─── Quoted passage

Award Date

1-1-2005

Degree Type

Thesis

Degree Name

Master of Arts (MA)

Department

Political Science

First Committee Member

Steven Parker

Number of Pages

147

Abstract

This thesis investigates the policy context of U.S. cultural resource management legislation and the ethical values that underlie it. The actions taken by the Bureau of Land Management (BLM) to preserve and protect cultural resources within Red Rock Canyon National Conservation Area (NCA), Las Vegas, Nevada, from 1964 to 2004, are studied to identify the values embodied within the laws and policies. The BLM's actions are taken as representative of these values and of the barriers and limitations existing within the policy context that challenge their achievement; U.S. law requires cultural resources to be preserved and protected on public lands, but negative effects are commonly observed even with management. There appears to be a gap between what the law intends and the effects resulting from management actions. This thesis seeks to answer the question, If cultural resources within Red Rock Canyon should and can be preserved and protected, how do law, policy and archaeology work together to ensure it happens?

──────
─── Supplied information

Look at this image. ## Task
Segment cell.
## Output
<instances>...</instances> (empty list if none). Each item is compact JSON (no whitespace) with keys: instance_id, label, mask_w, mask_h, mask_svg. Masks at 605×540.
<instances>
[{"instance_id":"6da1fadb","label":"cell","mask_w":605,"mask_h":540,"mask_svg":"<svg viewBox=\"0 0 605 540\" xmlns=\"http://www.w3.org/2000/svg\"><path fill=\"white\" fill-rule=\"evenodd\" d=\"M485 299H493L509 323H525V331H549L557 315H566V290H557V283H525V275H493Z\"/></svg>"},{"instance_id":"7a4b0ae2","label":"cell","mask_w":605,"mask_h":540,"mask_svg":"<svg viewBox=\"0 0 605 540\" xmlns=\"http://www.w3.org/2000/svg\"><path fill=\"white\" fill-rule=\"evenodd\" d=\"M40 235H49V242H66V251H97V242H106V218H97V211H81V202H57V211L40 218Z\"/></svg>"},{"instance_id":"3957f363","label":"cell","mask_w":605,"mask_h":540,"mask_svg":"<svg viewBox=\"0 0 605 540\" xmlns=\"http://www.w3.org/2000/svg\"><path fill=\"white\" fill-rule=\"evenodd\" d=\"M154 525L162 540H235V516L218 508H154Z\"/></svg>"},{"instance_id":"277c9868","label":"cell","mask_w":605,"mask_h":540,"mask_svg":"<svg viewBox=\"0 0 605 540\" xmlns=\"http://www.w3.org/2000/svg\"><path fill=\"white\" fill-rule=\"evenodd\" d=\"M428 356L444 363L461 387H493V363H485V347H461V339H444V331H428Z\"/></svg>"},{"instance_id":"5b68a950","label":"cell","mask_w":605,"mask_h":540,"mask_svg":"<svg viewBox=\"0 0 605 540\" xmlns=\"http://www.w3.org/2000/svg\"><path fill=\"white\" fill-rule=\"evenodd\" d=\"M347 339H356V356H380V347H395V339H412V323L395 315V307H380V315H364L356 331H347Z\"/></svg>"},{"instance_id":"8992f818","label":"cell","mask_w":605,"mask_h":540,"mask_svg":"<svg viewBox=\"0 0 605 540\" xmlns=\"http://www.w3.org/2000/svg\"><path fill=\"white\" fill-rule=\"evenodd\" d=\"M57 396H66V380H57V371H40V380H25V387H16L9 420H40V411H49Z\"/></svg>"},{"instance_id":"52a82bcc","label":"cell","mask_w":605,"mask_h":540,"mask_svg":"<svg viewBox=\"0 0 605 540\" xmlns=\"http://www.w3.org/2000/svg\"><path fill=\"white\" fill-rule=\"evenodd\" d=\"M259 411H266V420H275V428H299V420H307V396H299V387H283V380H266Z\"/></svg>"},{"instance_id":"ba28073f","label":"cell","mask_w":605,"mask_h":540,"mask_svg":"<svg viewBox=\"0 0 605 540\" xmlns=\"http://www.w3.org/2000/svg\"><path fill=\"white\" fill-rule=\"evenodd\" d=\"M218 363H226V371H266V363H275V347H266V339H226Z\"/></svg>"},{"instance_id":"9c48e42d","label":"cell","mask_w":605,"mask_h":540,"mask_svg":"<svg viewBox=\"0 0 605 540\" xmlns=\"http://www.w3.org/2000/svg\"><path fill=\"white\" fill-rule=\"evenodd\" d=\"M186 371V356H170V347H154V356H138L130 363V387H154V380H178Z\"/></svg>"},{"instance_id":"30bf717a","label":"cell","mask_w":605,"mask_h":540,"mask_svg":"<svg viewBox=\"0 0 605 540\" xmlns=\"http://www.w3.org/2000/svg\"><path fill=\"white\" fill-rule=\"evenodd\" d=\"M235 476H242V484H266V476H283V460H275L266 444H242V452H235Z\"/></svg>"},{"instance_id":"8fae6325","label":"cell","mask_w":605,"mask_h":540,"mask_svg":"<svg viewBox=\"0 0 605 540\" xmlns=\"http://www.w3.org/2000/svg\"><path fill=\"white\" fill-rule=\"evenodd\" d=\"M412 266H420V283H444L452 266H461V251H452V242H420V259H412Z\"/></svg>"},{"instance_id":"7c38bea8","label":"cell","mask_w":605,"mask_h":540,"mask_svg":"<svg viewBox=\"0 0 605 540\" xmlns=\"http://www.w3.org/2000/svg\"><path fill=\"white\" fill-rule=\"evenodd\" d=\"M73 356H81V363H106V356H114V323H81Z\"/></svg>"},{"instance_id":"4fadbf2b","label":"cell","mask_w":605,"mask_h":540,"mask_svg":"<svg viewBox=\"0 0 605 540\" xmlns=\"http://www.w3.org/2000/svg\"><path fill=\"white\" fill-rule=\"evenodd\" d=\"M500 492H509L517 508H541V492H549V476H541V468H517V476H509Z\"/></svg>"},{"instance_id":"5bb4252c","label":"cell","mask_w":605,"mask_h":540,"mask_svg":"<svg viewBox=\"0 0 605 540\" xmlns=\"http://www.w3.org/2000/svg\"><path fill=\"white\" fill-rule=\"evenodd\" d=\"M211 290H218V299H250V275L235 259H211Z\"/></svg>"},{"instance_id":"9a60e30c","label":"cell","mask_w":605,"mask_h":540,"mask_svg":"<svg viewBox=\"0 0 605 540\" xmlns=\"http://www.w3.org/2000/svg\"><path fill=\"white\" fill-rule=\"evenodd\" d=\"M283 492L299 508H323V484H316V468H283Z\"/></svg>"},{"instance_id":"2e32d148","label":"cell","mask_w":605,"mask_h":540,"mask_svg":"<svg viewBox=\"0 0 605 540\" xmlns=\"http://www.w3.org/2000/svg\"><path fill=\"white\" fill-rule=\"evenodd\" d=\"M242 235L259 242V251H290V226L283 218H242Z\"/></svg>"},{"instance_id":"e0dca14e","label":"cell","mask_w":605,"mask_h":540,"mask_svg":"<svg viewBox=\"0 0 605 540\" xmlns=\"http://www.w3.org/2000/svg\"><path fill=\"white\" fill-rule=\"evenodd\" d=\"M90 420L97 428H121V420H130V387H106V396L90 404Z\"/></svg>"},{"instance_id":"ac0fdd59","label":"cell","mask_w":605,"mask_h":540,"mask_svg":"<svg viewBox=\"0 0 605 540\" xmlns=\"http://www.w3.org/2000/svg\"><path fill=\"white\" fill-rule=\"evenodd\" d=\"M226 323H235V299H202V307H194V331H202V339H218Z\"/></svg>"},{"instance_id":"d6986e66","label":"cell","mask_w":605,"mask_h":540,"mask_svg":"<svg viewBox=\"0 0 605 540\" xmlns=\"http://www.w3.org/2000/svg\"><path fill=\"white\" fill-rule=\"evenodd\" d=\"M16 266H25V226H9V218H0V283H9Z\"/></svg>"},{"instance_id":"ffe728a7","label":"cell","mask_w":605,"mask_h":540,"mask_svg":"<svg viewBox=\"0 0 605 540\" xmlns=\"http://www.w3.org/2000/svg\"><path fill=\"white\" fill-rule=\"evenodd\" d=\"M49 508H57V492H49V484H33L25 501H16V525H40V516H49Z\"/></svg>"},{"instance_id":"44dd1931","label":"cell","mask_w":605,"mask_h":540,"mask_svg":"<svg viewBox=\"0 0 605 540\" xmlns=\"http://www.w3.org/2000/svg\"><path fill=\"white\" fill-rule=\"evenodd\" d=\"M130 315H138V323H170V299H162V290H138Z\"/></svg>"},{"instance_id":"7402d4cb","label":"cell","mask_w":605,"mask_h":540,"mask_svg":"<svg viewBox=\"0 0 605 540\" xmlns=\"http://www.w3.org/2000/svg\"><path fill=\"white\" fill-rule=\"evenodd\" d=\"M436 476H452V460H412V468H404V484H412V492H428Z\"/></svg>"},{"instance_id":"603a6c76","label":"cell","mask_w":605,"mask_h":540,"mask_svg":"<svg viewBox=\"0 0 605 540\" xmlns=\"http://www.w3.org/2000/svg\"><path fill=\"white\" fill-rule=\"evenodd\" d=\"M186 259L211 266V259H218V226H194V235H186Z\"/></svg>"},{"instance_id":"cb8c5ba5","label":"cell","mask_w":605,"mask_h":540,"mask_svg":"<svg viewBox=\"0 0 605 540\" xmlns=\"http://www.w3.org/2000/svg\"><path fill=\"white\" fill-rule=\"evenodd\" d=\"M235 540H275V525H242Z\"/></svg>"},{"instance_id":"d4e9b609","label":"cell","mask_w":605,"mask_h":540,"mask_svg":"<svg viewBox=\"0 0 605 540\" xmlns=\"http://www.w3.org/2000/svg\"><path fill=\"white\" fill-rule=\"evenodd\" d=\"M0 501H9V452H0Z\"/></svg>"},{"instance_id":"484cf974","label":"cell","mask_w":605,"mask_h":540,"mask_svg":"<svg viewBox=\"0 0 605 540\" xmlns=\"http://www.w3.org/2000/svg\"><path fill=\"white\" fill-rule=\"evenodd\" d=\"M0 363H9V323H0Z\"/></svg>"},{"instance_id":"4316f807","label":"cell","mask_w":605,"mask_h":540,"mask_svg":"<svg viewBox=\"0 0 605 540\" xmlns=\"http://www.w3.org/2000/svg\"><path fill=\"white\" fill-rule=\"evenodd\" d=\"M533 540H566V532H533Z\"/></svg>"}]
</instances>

──────

Required work:
1. Which headings in the thesis record come before the abstract?
2. How would you sum up the thesis abstract in two sentences?

Solved problems:
1. Award Date, Degree Type, Degree Name, Department, First Committee Member, Number of Pages

2. The thesis examines the policy context and underlying ethical values of U.S. cultural resource management legislation by studying the Bureau of Land Management's actions, from 1964 to 2004, to preserve and protect cultural resources within Red Rock Canyon National Conservation Area in Las Vegas, Nevada. There appears to be a gap between what the law intends and the effects of management, so the thesis asks how law, policy and archaeology work together to ensure that the area's cultural resources are preserved and protected.